Moreover, he claimed that the government was trying to developing a holistic approach with integration and cross-sectoral linkages, as stated in the Declaration of the United Nations High-Level Meeting on Tuberculosis.
“The declaration is being strictly pursued by Pakistan,” he stated. The health minister further added that the successful implementation of the End TB initiative was strongly linked with effective coordination and collaboration with the provincial health departments, which need to develop linkages with the other social sectors at the provincial and district level.
In this regard, he said that it was imperative that all provincial governments undertake the necessary steps for setting the End TB initiative into motion, through indigenous funding for TB control mechanisms and programmes while engaging for the required multi-sectoral collaboration.

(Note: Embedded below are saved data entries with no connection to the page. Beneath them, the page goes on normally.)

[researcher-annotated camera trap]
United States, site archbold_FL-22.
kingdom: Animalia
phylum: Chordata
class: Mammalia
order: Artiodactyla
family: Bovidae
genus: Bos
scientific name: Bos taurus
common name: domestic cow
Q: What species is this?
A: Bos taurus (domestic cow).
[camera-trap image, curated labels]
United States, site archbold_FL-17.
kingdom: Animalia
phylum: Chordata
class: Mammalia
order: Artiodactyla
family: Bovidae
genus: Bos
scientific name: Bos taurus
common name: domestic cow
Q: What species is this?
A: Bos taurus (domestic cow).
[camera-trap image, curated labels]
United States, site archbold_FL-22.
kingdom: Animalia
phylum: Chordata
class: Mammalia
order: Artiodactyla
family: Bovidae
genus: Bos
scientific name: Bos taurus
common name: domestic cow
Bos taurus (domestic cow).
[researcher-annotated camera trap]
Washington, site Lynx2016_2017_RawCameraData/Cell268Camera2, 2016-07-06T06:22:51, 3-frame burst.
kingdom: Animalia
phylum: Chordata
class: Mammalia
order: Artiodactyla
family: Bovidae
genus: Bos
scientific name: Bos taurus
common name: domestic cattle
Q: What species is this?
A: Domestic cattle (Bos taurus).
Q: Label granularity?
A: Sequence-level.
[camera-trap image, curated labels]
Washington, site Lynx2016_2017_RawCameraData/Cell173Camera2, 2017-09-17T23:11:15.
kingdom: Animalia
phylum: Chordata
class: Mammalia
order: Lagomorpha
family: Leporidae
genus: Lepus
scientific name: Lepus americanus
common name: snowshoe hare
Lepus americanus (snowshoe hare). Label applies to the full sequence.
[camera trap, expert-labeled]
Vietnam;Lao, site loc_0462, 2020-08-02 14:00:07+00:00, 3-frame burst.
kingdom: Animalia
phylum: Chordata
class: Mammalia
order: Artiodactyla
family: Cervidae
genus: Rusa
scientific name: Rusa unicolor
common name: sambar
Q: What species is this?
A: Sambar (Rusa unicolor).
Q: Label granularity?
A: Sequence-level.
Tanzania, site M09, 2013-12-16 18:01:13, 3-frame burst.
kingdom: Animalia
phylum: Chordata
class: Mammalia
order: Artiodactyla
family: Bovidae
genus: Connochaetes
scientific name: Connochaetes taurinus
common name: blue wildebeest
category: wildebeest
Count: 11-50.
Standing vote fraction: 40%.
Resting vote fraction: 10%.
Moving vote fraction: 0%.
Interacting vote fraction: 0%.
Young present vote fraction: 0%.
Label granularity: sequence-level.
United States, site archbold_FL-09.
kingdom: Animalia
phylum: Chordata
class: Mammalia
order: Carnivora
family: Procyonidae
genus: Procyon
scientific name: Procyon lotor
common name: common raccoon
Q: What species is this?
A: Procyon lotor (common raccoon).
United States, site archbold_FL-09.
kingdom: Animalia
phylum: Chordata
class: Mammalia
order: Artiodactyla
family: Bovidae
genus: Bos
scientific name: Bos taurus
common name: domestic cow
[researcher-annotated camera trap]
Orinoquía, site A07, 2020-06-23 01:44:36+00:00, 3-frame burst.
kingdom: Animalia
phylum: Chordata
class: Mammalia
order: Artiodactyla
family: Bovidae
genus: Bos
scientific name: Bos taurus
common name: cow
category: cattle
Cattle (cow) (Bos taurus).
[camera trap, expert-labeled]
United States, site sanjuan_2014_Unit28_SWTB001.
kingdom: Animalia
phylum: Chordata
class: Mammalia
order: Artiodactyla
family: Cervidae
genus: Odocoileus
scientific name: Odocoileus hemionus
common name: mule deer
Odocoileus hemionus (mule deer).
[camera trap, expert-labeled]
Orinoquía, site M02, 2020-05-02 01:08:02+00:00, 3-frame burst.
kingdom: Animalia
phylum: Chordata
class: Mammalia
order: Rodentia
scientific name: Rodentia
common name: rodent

The health minister also emphasised the critical role of the private sector in combating the disease and stressed that they need, to join hands with the government for a more robust push against TB.
Elaborating on the anti-TB plan, Kiani said that 6,500 facilities public and private healthcare establishments were offering free TB diagnostic and treatment services in the country.
“We are aware of the costs that TB patients have to bear and are doing our best to reduce their challenges,” he added.
The health ministry has made it their priority was to treat the 200,000-drug-sensitive TB cases and 27,000 drug-resistant TB cases that go undetected annually. “The government recognises that a healthy population is essential for developing a skilled workforce which has the capacity to take on the enormous challenges facing the country,” he outlined.
Published in The Express Tribune, April 4th, 2019.